■ PROVIDED PASSAGE ■
★ ★ ★ ★

# First approach;  summarise text using the TextRank algorithm

This is adapted from the tutorial at https://www.analyticsvidhya.com/blog/2018/11/introduction-text-summarization-textrank-python/.  This is a single-domain-multiple-documents summarization task, it assumes that similar documents have already been isolated/grouped, and it is only seeing a single cohesive group.

To be tried in future:
- FastText rather than GloVe word embeddings
- Some kind of native sentence embedding
- The clustering-based extractive summarization at link below

https://medium.com/jatana/unsupervised-text-summarization-using-sentence-embeddings-adb15ce83db1

In [1]:
import numpy as np
import pandas as pd
import networkx as nx

import nltk
import re

from nltk.tokenize import sent_tokenize
from nltk.corpus import stopwords
from gensim.models import Doc2Vec

from sklearn.metrics.pairwise import cosine_similarity

In [2]:
# Download various corpora/dictionaries for nltk
nltk.download('punkt')

★ ★ ★ ★

■ DATA LISTING ■
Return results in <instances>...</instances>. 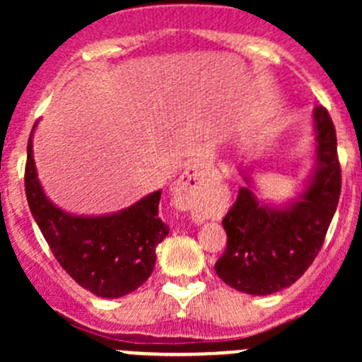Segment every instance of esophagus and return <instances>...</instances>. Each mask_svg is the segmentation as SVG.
Returning a JSON list of instances; mask_svg holds the SVG:
<instances>
[{
  "mask_svg": "<svg viewBox=\"0 0 362 362\" xmlns=\"http://www.w3.org/2000/svg\"><path fill=\"white\" fill-rule=\"evenodd\" d=\"M203 175L198 170V166H189L177 185V202L180 206L192 208L196 192L202 189Z\"/></svg>",
  "mask_w": 362,
  "mask_h": 362,
  "instance_id": "1",
  "label": "esophagus"
}]
</instances>
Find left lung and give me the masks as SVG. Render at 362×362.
<instances>
[{
    "instance_id": "8db88e82",
    "label": "left lung",
    "mask_w": 362,
    "mask_h": 362,
    "mask_svg": "<svg viewBox=\"0 0 362 362\" xmlns=\"http://www.w3.org/2000/svg\"><path fill=\"white\" fill-rule=\"evenodd\" d=\"M313 133L317 166L305 192L273 208L259 203L249 187H240L222 218L228 247L215 273L240 293L266 296L293 286L322 247L341 191L337 131L324 107L313 110Z\"/></svg>"
}]
</instances>
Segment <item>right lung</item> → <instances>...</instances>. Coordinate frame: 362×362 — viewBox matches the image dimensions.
Wrapping results in <instances>:
<instances>
[{"label": "right lung", "instance_id": "1", "mask_svg": "<svg viewBox=\"0 0 362 362\" xmlns=\"http://www.w3.org/2000/svg\"><path fill=\"white\" fill-rule=\"evenodd\" d=\"M31 138L33 131L24 171L25 196L54 257L78 286L100 298L136 291L154 269L156 247L170 233L158 215L160 191L112 215H69L50 203L40 185Z\"/></svg>", "mask_w": 362, "mask_h": 362}]
</instances>
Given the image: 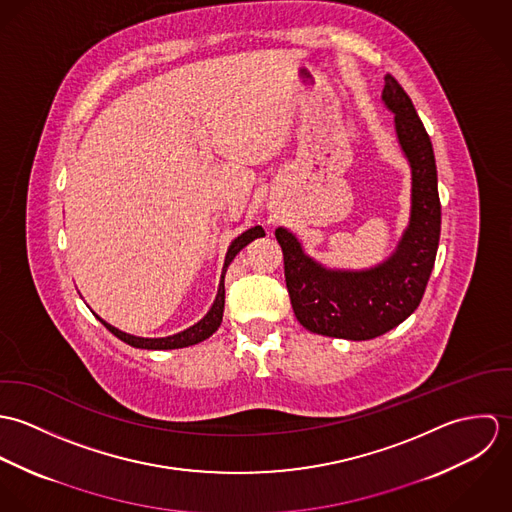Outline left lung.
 I'll use <instances>...</instances> for the list:
<instances>
[{"mask_svg": "<svg viewBox=\"0 0 512 512\" xmlns=\"http://www.w3.org/2000/svg\"><path fill=\"white\" fill-rule=\"evenodd\" d=\"M382 102L394 114L396 138L412 171L410 220L396 250L366 270H335L305 254L288 228H276L293 313L317 335L368 341L388 333L418 309L434 270L441 228L434 147L392 74L384 76Z\"/></svg>", "mask_w": 512, "mask_h": 512, "instance_id": "obj_1", "label": "left lung"}]
</instances>
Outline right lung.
Segmentation results:
<instances>
[{
  "label": "right lung",
  "instance_id": "add662e5",
  "mask_svg": "<svg viewBox=\"0 0 512 512\" xmlns=\"http://www.w3.org/2000/svg\"><path fill=\"white\" fill-rule=\"evenodd\" d=\"M260 236H266V232L262 230V226H252L248 228L246 232H242L238 238H234L228 246V252L224 256V266H222V274H220L219 292L217 297L211 305V309L207 311V315L197 321L195 325H191L189 329L181 331V333H175V335H169V337H157V339H149V337H136V335H130V333H124L120 329H116L114 325L106 323L102 317L96 315V319L110 331L114 333L120 341L136 347V349H147V351H167V349H183V347H191V345H197L205 339H209L222 323V311H224V274L230 266V262L234 260V256L246 246L250 244L254 238H260Z\"/></svg>",
  "mask_w": 512,
  "mask_h": 512
}]
</instances>
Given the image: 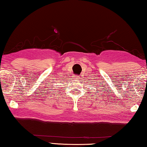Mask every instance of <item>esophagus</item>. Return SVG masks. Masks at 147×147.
Instances as JSON below:
<instances>
[{"instance_id": "esophagus-1", "label": "esophagus", "mask_w": 147, "mask_h": 147, "mask_svg": "<svg viewBox=\"0 0 147 147\" xmlns=\"http://www.w3.org/2000/svg\"><path fill=\"white\" fill-rule=\"evenodd\" d=\"M79 78H80V77H78V76H76V77L75 78V79H76V80H78V79H80Z\"/></svg>"}]
</instances>
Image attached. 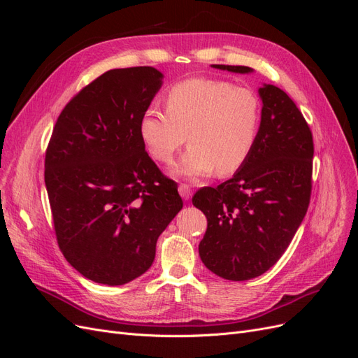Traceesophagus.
I'll return each mask as SVG.
<instances>
[{
    "label": "esophagus",
    "instance_id": "34e87169",
    "mask_svg": "<svg viewBox=\"0 0 358 358\" xmlns=\"http://www.w3.org/2000/svg\"><path fill=\"white\" fill-rule=\"evenodd\" d=\"M179 194H180V197L185 200V201H188L189 199H191V196H192V191H191V188L187 185V183H180L179 185Z\"/></svg>",
    "mask_w": 358,
    "mask_h": 358
}]
</instances>
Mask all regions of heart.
<instances>
[{"mask_svg": "<svg viewBox=\"0 0 358 358\" xmlns=\"http://www.w3.org/2000/svg\"><path fill=\"white\" fill-rule=\"evenodd\" d=\"M167 110L149 107L138 122V134L148 152L170 162L185 143L189 149L175 166L188 179L239 171L255 148L262 101L249 88L224 79L192 78L171 86Z\"/></svg>", "mask_w": 358, "mask_h": 358, "instance_id": "heart-1", "label": "heart"}]
</instances>
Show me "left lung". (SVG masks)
<instances>
[{
	"label": "left lung",
	"mask_w": 358,
	"mask_h": 358,
	"mask_svg": "<svg viewBox=\"0 0 358 358\" xmlns=\"http://www.w3.org/2000/svg\"><path fill=\"white\" fill-rule=\"evenodd\" d=\"M252 73L245 66H212ZM263 101L255 148L246 164L216 188L204 187L192 204L208 218L199 254L210 272L229 280L263 275L282 257L308 212L313 140L305 117L275 85Z\"/></svg>",
	"instance_id": "obj_1"
}]
</instances>
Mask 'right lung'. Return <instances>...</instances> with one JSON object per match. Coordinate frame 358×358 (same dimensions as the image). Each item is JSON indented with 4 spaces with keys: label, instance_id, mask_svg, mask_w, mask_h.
<instances>
[{
    "label": "right lung",
    "instance_id": "right-lung-1",
    "mask_svg": "<svg viewBox=\"0 0 358 358\" xmlns=\"http://www.w3.org/2000/svg\"><path fill=\"white\" fill-rule=\"evenodd\" d=\"M154 67L106 71L64 107L46 150L45 182L67 262L96 284L124 285L152 266L159 234L182 209L138 134L162 85Z\"/></svg>",
    "mask_w": 358,
    "mask_h": 358
}]
</instances>
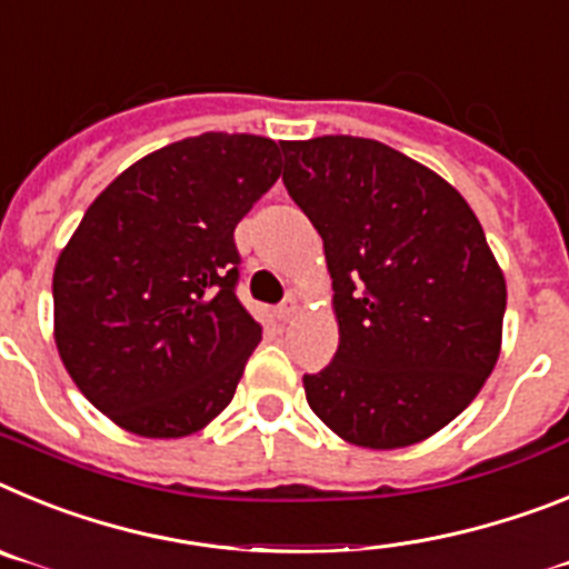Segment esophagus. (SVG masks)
<instances>
[{"label": "esophagus", "mask_w": 569, "mask_h": 569, "mask_svg": "<svg viewBox=\"0 0 569 569\" xmlns=\"http://www.w3.org/2000/svg\"><path fill=\"white\" fill-rule=\"evenodd\" d=\"M274 312H278L280 320H291V318H295V312H298V300L289 295V298H286L283 303L278 306V309H274Z\"/></svg>", "instance_id": "34e87169"}]
</instances>
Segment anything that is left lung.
<instances>
[{
    "label": "left lung",
    "mask_w": 569,
    "mask_h": 569,
    "mask_svg": "<svg viewBox=\"0 0 569 569\" xmlns=\"http://www.w3.org/2000/svg\"><path fill=\"white\" fill-rule=\"evenodd\" d=\"M283 186L323 237L340 343L303 375L343 441L418 443L463 412L501 352L507 283L447 180L363 137L280 142Z\"/></svg>",
    "instance_id": "obj_1"
}]
</instances>
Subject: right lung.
<instances>
[{
	"instance_id": "right-lung-1",
	"label": "right lung",
	"mask_w": 569,
	"mask_h": 569,
	"mask_svg": "<svg viewBox=\"0 0 569 569\" xmlns=\"http://www.w3.org/2000/svg\"><path fill=\"white\" fill-rule=\"evenodd\" d=\"M278 177L274 140L209 131L142 157L88 206L53 269V338L113 423L182 438L229 407L260 343L234 229Z\"/></svg>"
}]
</instances>
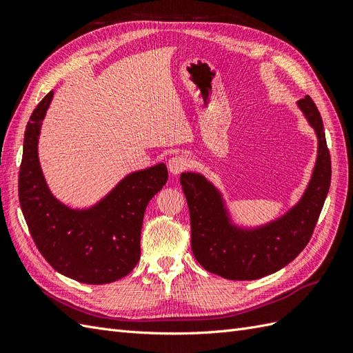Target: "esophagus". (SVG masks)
Masks as SVG:
<instances>
[{"mask_svg": "<svg viewBox=\"0 0 353 353\" xmlns=\"http://www.w3.org/2000/svg\"><path fill=\"white\" fill-rule=\"evenodd\" d=\"M188 165H190V160L185 156H181V154L170 157L168 160V168L170 170V174H174V175L183 172L184 169H187Z\"/></svg>", "mask_w": 353, "mask_h": 353, "instance_id": "obj_1", "label": "esophagus"}]
</instances>
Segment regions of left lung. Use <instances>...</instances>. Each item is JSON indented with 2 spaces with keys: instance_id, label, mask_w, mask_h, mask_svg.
Segmentation results:
<instances>
[{
  "instance_id": "1",
  "label": "left lung",
  "mask_w": 353,
  "mask_h": 353,
  "mask_svg": "<svg viewBox=\"0 0 353 353\" xmlns=\"http://www.w3.org/2000/svg\"><path fill=\"white\" fill-rule=\"evenodd\" d=\"M318 137V156L307 188L296 206L258 228L230 221L219 191L194 172L181 174L191 223V250L206 271L228 280H258L290 263L312 237L331 183L324 125L312 99L297 101Z\"/></svg>"
}]
</instances>
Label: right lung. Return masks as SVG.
<instances>
[{"instance_id": "obj_1", "label": "right lung", "mask_w": 353, "mask_h": 353, "mask_svg": "<svg viewBox=\"0 0 353 353\" xmlns=\"http://www.w3.org/2000/svg\"><path fill=\"white\" fill-rule=\"evenodd\" d=\"M52 91L28 122L19 172V201L32 239L57 272L85 284H108L140 261L144 212L168 181L165 163L125 176L97 205L72 209L54 196L42 175L38 138Z\"/></svg>"}]
</instances>
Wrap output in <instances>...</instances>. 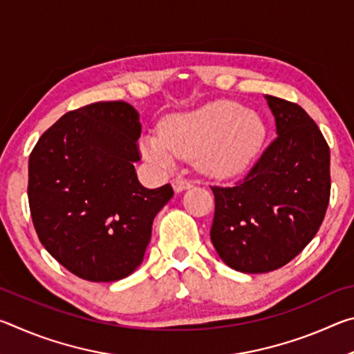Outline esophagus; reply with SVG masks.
Instances as JSON below:
<instances>
[{
    "label": "esophagus",
    "instance_id": "1",
    "mask_svg": "<svg viewBox=\"0 0 354 354\" xmlns=\"http://www.w3.org/2000/svg\"><path fill=\"white\" fill-rule=\"evenodd\" d=\"M171 185H173V189H175V192H183V190H185V189H190V187H194V183L192 181H189V179H184V178H175L171 181Z\"/></svg>",
    "mask_w": 354,
    "mask_h": 354
}]
</instances>
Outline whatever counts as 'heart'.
Here are the masks:
<instances>
[{"mask_svg":"<svg viewBox=\"0 0 354 354\" xmlns=\"http://www.w3.org/2000/svg\"><path fill=\"white\" fill-rule=\"evenodd\" d=\"M263 120L236 101L217 100L196 109L173 113L162 133L142 137V151L156 165L169 169L179 156H196L203 170L234 176L254 162L266 140Z\"/></svg>","mask_w":354,"mask_h":354,"instance_id":"b5f03b06","label":"heart"}]
</instances>
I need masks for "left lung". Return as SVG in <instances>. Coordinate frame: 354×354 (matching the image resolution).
<instances>
[{
	"label": "left lung",
	"mask_w": 354,
	"mask_h": 354,
	"mask_svg": "<svg viewBox=\"0 0 354 354\" xmlns=\"http://www.w3.org/2000/svg\"><path fill=\"white\" fill-rule=\"evenodd\" d=\"M277 139L245 178L212 185L211 241L220 259L242 273L277 270L313 241L325 218L329 147L301 106L266 95Z\"/></svg>",
	"instance_id": "8db88e82"
}]
</instances>
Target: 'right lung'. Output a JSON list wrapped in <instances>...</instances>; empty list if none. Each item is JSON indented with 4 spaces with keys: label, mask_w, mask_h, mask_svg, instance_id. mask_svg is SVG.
<instances>
[{
    "label": "right lung",
    "mask_w": 354,
    "mask_h": 354,
    "mask_svg": "<svg viewBox=\"0 0 354 354\" xmlns=\"http://www.w3.org/2000/svg\"><path fill=\"white\" fill-rule=\"evenodd\" d=\"M139 112L101 101L65 113L29 156L28 198L41 245L76 277L93 283L127 278L140 266L153 220L170 201L165 184L147 189Z\"/></svg>",
    "instance_id": "right-lung-1"
}]
</instances>
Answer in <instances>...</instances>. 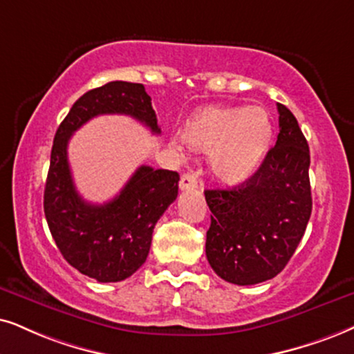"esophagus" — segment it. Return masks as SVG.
Wrapping results in <instances>:
<instances>
[{"label": "esophagus", "mask_w": 354, "mask_h": 354, "mask_svg": "<svg viewBox=\"0 0 354 354\" xmlns=\"http://www.w3.org/2000/svg\"><path fill=\"white\" fill-rule=\"evenodd\" d=\"M198 187V180H196L194 174L185 173L180 180V189L181 191H192Z\"/></svg>", "instance_id": "esophagus-1"}]
</instances>
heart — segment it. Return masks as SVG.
<instances>
[{
  "mask_svg": "<svg viewBox=\"0 0 354 354\" xmlns=\"http://www.w3.org/2000/svg\"><path fill=\"white\" fill-rule=\"evenodd\" d=\"M272 137L274 122L263 107L207 106L196 111L183 127L185 144L210 153V169L225 185H240L258 171Z\"/></svg>",
  "mask_w": 354,
  "mask_h": 354,
  "instance_id": "b5f03b06",
  "label": "heart"
}]
</instances>
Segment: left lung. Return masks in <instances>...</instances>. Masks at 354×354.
Wrapping results in <instances>:
<instances>
[{"mask_svg":"<svg viewBox=\"0 0 354 354\" xmlns=\"http://www.w3.org/2000/svg\"><path fill=\"white\" fill-rule=\"evenodd\" d=\"M276 145L252 178L230 189L204 191L212 212L209 265L227 283L252 286L288 265L312 212L310 153L297 119L277 102Z\"/></svg>","mask_w":354,"mask_h":354,"instance_id":"obj_1","label":"left lung"}]
</instances>
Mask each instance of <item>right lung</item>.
<instances>
[{
	"label": "right lung",
	"mask_w": 354,
	"mask_h": 354,
	"mask_svg": "<svg viewBox=\"0 0 354 354\" xmlns=\"http://www.w3.org/2000/svg\"><path fill=\"white\" fill-rule=\"evenodd\" d=\"M125 114L160 133L144 84L111 82L84 93L53 138L44 212L58 250L75 270L100 283L132 276L149 257L155 223L178 196L180 174L142 165L113 201L89 204L78 194L68 165V142L89 119Z\"/></svg>",
	"instance_id": "1"
}]
</instances>
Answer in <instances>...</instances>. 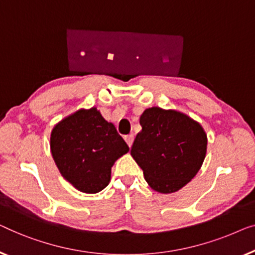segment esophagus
<instances>
[{
    "label": "esophagus",
    "mask_w": 255,
    "mask_h": 255,
    "mask_svg": "<svg viewBox=\"0 0 255 255\" xmlns=\"http://www.w3.org/2000/svg\"><path fill=\"white\" fill-rule=\"evenodd\" d=\"M125 141L127 142V144L129 145V148H130L131 144H132V142H134V135H132V134L126 135V136H125Z\"/></svg>",
    "instance_id": "34e87169"
}]
</instances>
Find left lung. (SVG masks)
Returning <instances> with one entry per match:
<instances>
[{"label": "left lung", "instance_id": "left-lung-1", "mask_svg": "<svg viewBox=\"0 0 255 255\" xmlns=\"http://www.w3.org/2000/svg\"><path fill=\"white\" fill-rule=\"evenodd\" d=\"M139 125L130 153L146 182L163 194L179 191L195 177L206 157L202 126L184 113L160 107L146 109Z\"/></svg>", "mask_w": 255, "mask_h": 255}]
</instances>
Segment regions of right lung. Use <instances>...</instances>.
Masks as SVG:
<instances>
[{
    "mask_svg": "<svg viewBox=\"0 0 255 255\" xmlns=\"http://www.w3.org/2000/svg\"><path fill=\"white\" fill-rule=\"evenodd\" d=\"M51 151L62 177L78 191L93 194L109 185L111 168L129 146L92 107L78 110L53 128Z\"/></svg>",
    "mask_w": 255,
    "mask_h": 255,
    "instance_id": "add662e5",
    "label": "right lung"
}]
</instances>
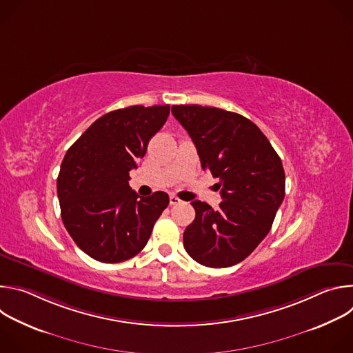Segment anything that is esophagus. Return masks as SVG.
I'll return each instance as SVG.
<instances>
[{
  "instance_id": "1",
  "label": "esophagus",
  "mask_w": 353,
  "mask_h": 353,
  "mask_svg": "<svg viewBox=\"0 0 353 353\" xmlns=\"http://www.w3.org/2000/svg\"><path fill=\"white\" fill-rule=\"evenodd\" d=\"M169 201H170V205H177L181 199H180L177 195H174V194H170V196H169Z\"/></svg>"
}]
</instances>
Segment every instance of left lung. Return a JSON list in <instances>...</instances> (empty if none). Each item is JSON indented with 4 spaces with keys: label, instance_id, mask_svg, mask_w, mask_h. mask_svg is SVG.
I'll return each mask as SVG.
<instances>
[{
    "label": "left lung",
    "instance_id": "left-lung-1",
    "mask_svg": "<svg viewBox=\"0 0 353 353\" xmlns=\"http://www.w3.org/2000/svg\"><path fill=\"white\" fill-rule=\"evenodd\" d=\"M172 113L191 137L201 166L219 179L223 199L218 210L192 201L195 219L184 230V248L205 267H232L272 226L285 196L281 158L261 130L237 113L199 105L172 106Z\"/></svg>",
    "mask_w": 353,
    "mask_h": 353
}]
</instances>
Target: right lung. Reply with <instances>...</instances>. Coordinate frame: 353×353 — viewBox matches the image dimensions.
Listing matches in <instances>:
<instances>
[{"label":"right lung","mask_w":353,"mask_h":353,"mask_svg":"<svg viewBox=\"0 0 353 353\" xmlns=\"http://www.w3.org/2000/svg\"><path fill=\"white\" fill-rule=\"evenodd\" d=\"M170 106H130L97 119L67 150L57 179L63 223L77 245L100 263H121L146 245L169 205L157 191L139 196L130 170L166 123Z\"/></svg>","instance_id":"right-lung-1"}]
</instances>
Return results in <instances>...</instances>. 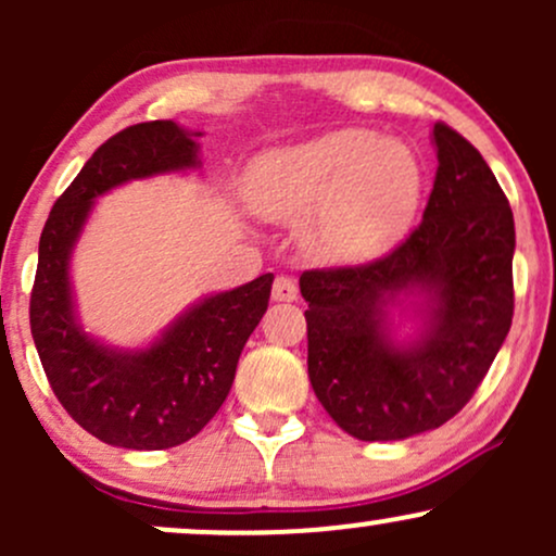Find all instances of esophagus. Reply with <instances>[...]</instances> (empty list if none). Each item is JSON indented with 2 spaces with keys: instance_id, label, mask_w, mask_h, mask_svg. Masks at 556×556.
<instances>
[{
  "instance_id": "obj_1",
  "label": "esophagus",
  "mask_w": 556,
  "mask_h": 556,
  "mask_svg": "<svg viewBox=\"0 0 556 556\" xmlns=\"http://www.w3.org/2000/svg\"><path fill=\"white\" fill-rule=\"evenodd\" d=\"M271 298L279 300V303H292V300H298L295 279L279 274V277L274 279V285H271Z\"/></svg>"
}]
</instances>
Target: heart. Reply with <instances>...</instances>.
Segmentation results:
<instances>
[{
    "label": "heart",
    "instance_id": "obj_1",
    "mask_svg": "<svg viewBox=\"0 0 556 556\" xmlns=\"http://www.w3.org/2000/svg\"><path fill=\"white\" fill-rule=\"evenodd\" d=\"M424 193L410 146L340 127L258 156L245 201L271 222H303V245L327 264L381 256L405 238Z\"/></svg>",
    "mask_w": 556,
    "mask_h": 556
}]
</instances>
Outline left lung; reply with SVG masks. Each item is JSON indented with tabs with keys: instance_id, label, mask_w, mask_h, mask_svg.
<instances>
[{
	"instance_id": "8db88e82",
	"label": "left lung",
	"mask_w": 556,
	"mask_h": 556,
	"mask_svg": "<svg viewBox=\"0 0 556 556\" xmlns=\"http://www.w3.org/2000/svg\"><path fill=\"white\" fill-rule=\"evenodd\" d=\"M437 180L424 222L392 253L300 274L308 379L331 420L361 442L439 429L468 405L513 324L515 219L494 172L450 125H433ZM410 299L419 334L391 337Z\"/></svg>"
}]
</instances>
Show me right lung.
Here are the masks:
<instances>
[{
    "mask_svg": "<svg viewBox=\"0 0 556 556\" xmlns=\"http://www.w3.org/2000/svg\"><path fill=\"white\" fill-rule=\"evenodd\" d=\"M198 136L172 119L119 130L56 198L38 240L30 334L56 400L96 439L125 450H169L216 416L248 337L266 314L274 274L188 308L154 344L117 350L88 337L75 316L70 258L93 201L117 185L195 169Z\"/></svg>",
    "mask_w": 556,
    "mask_h": 556,
    "instance_id": "obj_1",
    "label": "right lung"
}]
</instances>
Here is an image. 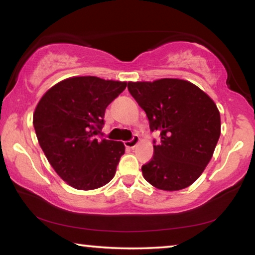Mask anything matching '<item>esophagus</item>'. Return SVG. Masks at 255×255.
Wrapping results in <instances>:
<instances>
[{
  "label": "esophagus",
  "instance_id": "1",
  "mask_svg": "<svg viewBox=\"0 0 255 255\" xmlns=\"http://www.w3.org/2000/svg\"><path fill=\"white\" fill-rule=\"evenodd\" d=\"M138 142H139V137L137 134H134L133 137H132L131 140L125 141L124 145H125V147H128V148H133L138 145Z\"/></svg>",
  "mask_w": 255,
  "mask_h": 255
}]
</instances>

★ ★ ★ ★

■ STATED PROBLEM 1 ■
Answer these questions about the TextRank notebook:
(a) Which word embeddings does it plan to try in place of GloVe?
(b) What kind of summarization task does it say this is?
(c) Which function does it import from nltk.tokenize?
■ STATED PROBLEM 2 ■
Write the next part of the TextRank notebook, picking up right after its last line.
The records have nothing to do with any of this.

■ RIGHT ANSWER 1 ■
(a) FastText
(b) A single-domain-multiple-documents summarization task
(c) sent_tokenize

■ RIGHT ANSWER 2 ■
nltk.download('stopwords')

# Download the glove word embeddings
# Only do this once!
#!wget http://nlp.stanford.edu/data/glove.6B.zip
#!unzip glove*.zip

[nltk_data] Downloading package punkt to
[nltk_data]     C:\Users\Martin\AppData\Roaming\nltk_data...
[nltk_data]   Unzipping tokenizers\punkt.zip.
[nltk_data] Downloading package stopwords to
[nltk_data]     C:\Users\Martin\AppData\Roaming\nltk_data...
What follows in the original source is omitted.